SAMUEL OATES
Samuel Oates’ epic wheelbarrow journey over the Rimutaka hill and its association with the giant gum tree in Greytown’s Main Street has become legendary in Wairarapa.
Samuel Oates was born in 1814, in Codnor, Derbyshire, near the Nottinghamshire border. He was well educated - the Wairarapa Archive has his schoolboy copybook, filled with his juvenile copperplate script. He initially trained as a surveyor but later took up farming.
Samuel married Jane Bonsall. They first lived in Codnor, but moved to Woodthorpe, where they raised six children on their leased farm.
Times were tough and, following the bad winter of 1852, and the death of their youngest child William, Samuel tried his luck further afield, choosing the Victorian goldfields. He left his wife and five children behind, on the understanding that if things panned out well he would send for them. He left Liverpool bound for Melbourne in October 1852.
Things did not turn out as Samuel had hoped in Victoria and he was working as a labourer when he saw that the Wellington Provincial Council was seeking new migrants. He decided to try his luck in New Zealand.
Family legend says that Samuel Oates started working for Charles Rooking Carter almost as soon as he arrived in New Zealand in January 1856, assisting with the construction of a hotel and a butcher’s shop. Carter then asked him to take some goods to his Wairarapa farm. Samuel’s three-day journey over the Rimutakas, pulling and pushing a substantial wooden wheelbarrow, became Wairarapa legend.
Samuel, thirsty after his long journey, pulled up outside the Rising Sun Hotel, in Greytown. He popped inside to quench his thirst, and on returning to his barrow, found that three of the gum trees Carter reputedly brought back from Australia, had been removed from the barrow.
These three stolen gum trees were planted in various sites in Greytown. The one survivor is the giant Eucalyptus regnans in the grounds of St Luke’s Anglican Church.
Samuel worked on constructing roads for the government to save enough to purchase some land, and to bring his wife and family from England.
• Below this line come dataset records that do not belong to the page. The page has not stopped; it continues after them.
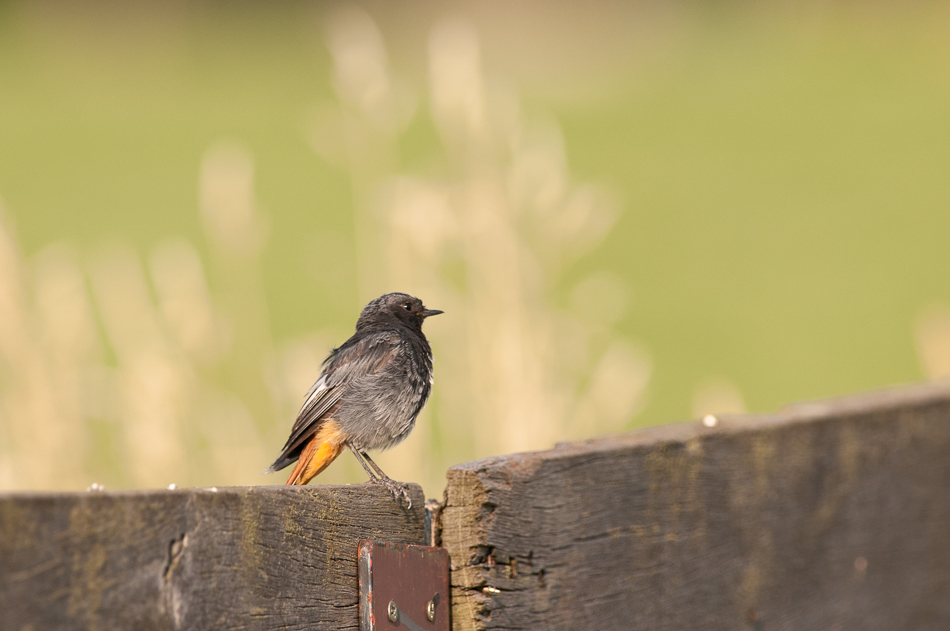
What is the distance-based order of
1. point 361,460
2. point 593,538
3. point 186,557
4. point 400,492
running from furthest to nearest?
point 361,460 < point 593,538 < point 400,492 < point 186,557

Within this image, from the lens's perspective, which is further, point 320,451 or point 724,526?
point 320,451

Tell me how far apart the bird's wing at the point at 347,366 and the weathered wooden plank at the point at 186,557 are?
139 cm

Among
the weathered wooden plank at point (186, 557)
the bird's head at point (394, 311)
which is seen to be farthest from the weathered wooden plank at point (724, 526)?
the bird's head at point (394, 311)

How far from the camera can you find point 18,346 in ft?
10.9

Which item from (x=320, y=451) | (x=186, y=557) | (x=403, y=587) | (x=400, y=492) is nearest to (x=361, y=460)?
(x=320, y=451)

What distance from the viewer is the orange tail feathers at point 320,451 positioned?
2.76 metres

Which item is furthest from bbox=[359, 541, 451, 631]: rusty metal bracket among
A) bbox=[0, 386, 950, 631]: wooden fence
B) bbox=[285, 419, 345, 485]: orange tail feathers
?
bbox=[285, 419, 345, 485]: orange tail feathers

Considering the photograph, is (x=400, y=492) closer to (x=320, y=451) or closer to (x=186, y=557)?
(x=186, y=557)

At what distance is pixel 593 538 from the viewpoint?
179 centimetres

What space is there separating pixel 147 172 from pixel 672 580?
11.4 metres

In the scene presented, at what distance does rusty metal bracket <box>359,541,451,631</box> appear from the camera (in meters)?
1.37

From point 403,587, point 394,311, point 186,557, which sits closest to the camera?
point 186,557

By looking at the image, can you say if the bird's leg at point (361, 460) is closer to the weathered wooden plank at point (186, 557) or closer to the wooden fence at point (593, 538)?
A: the wooden fence at point (593, 538)

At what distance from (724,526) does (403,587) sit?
0.92m
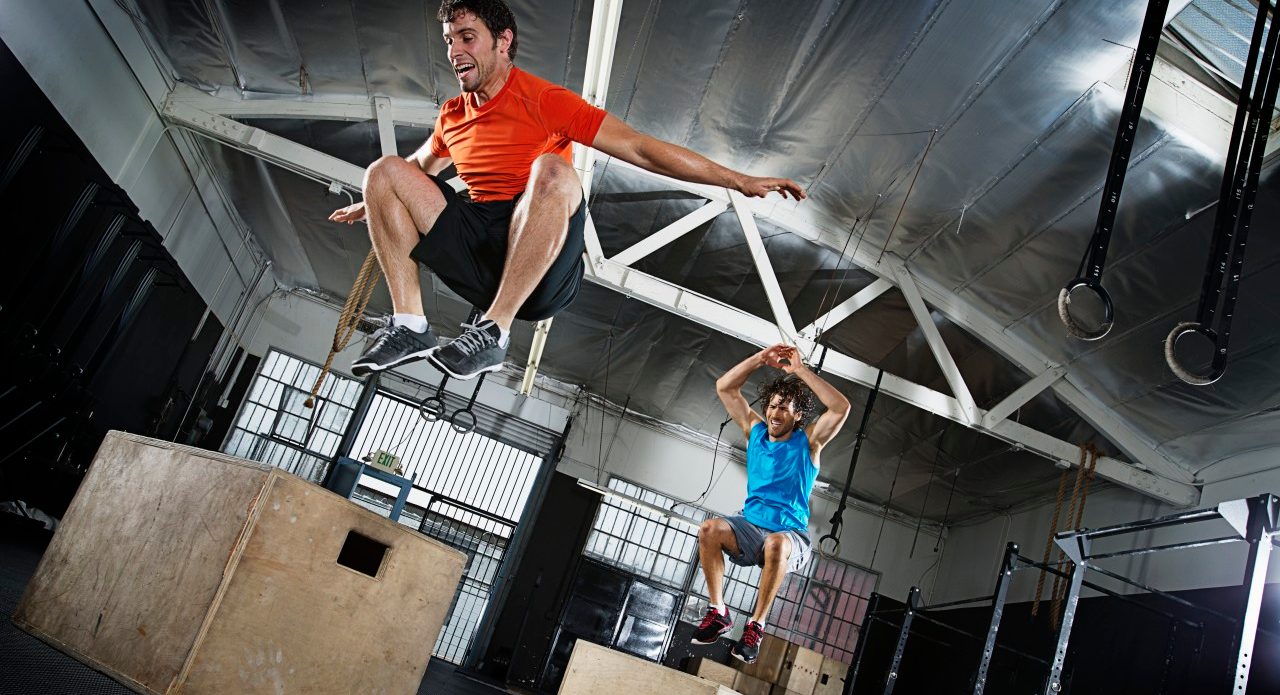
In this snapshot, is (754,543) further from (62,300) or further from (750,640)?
(62,300)

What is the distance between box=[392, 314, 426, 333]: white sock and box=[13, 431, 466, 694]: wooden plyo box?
43cm

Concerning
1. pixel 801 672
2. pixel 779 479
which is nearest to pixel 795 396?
pixel 779 479

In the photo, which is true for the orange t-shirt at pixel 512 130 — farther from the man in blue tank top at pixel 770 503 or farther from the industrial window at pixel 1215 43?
the industrial window at pixel 1215 43

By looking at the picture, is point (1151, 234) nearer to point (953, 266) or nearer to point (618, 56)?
point (953, 266)

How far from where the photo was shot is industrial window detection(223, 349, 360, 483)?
9.46 meters

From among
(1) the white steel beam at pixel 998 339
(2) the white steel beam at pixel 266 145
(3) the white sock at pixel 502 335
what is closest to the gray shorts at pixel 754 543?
(3) the white sock at pixel 502 335

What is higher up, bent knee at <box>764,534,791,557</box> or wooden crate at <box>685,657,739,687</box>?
bent knee at <box>764,534,791,557</box>

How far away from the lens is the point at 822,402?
11.8 feet

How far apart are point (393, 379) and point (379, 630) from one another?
8.11 meters

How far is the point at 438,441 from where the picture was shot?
988 centimetres

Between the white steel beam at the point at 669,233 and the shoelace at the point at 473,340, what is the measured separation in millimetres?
4043

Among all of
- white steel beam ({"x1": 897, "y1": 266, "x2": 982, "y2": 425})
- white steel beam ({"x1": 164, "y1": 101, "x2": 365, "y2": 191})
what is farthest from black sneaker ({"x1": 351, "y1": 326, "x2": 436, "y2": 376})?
white steel beam ({"x1": 897, "y1": 266, "x2": 982, "y2": 425})

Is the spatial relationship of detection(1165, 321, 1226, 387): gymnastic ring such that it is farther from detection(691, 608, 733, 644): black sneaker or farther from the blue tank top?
detection(691, 608, 733, 644): black sneaker

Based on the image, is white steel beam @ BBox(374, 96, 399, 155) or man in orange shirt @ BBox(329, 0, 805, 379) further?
white steel beam @ BBox(374, 96, 399, 155)
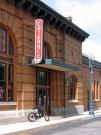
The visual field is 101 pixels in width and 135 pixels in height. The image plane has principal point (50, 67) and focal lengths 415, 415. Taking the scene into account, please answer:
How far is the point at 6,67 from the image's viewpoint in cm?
2658

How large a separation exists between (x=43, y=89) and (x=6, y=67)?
6.66 metres

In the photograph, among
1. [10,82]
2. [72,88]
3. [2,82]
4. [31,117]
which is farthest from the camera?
[72,88]

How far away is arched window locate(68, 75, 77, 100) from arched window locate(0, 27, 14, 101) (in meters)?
13.0

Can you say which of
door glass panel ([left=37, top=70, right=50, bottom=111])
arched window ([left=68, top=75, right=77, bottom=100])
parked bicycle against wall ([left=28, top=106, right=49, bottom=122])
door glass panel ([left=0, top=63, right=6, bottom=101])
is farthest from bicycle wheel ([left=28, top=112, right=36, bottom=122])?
arched window ([left=68, top=75, right=77, bottom=100])

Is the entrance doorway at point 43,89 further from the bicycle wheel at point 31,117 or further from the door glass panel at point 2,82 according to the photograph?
the door glass panel at point 2,82

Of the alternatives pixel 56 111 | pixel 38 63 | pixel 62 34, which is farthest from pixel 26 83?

He purchased land at Parkvale by April 1856.
Jane was reluctant to leave England, but family circumstances forced her to. She and the Oates children were living with her parents. Her brother Joseph became more and more antagonistic to the Oates family and Jane and her children left England on the Oliver Lang in September 1856, never to return.
Her life, and that of the Oates family on the 'Peachgrove Farm' on the Taratahi Plain, is well documented, as she wrote to her sister back in Derbyshire, and the correspondence to and fro has been preserved. The Wairarapa Archive has published these letters as Dear sister : letters between a pioneer Wairarapa family and relatives in rural England 1856-1883.
Samuel and Jane Oates owned 300 acres at Peachgrove. Although never wealthy they had succeeded in their new land, and their children were all well-established by the time Jane died in 1883. Samuel died in 1892.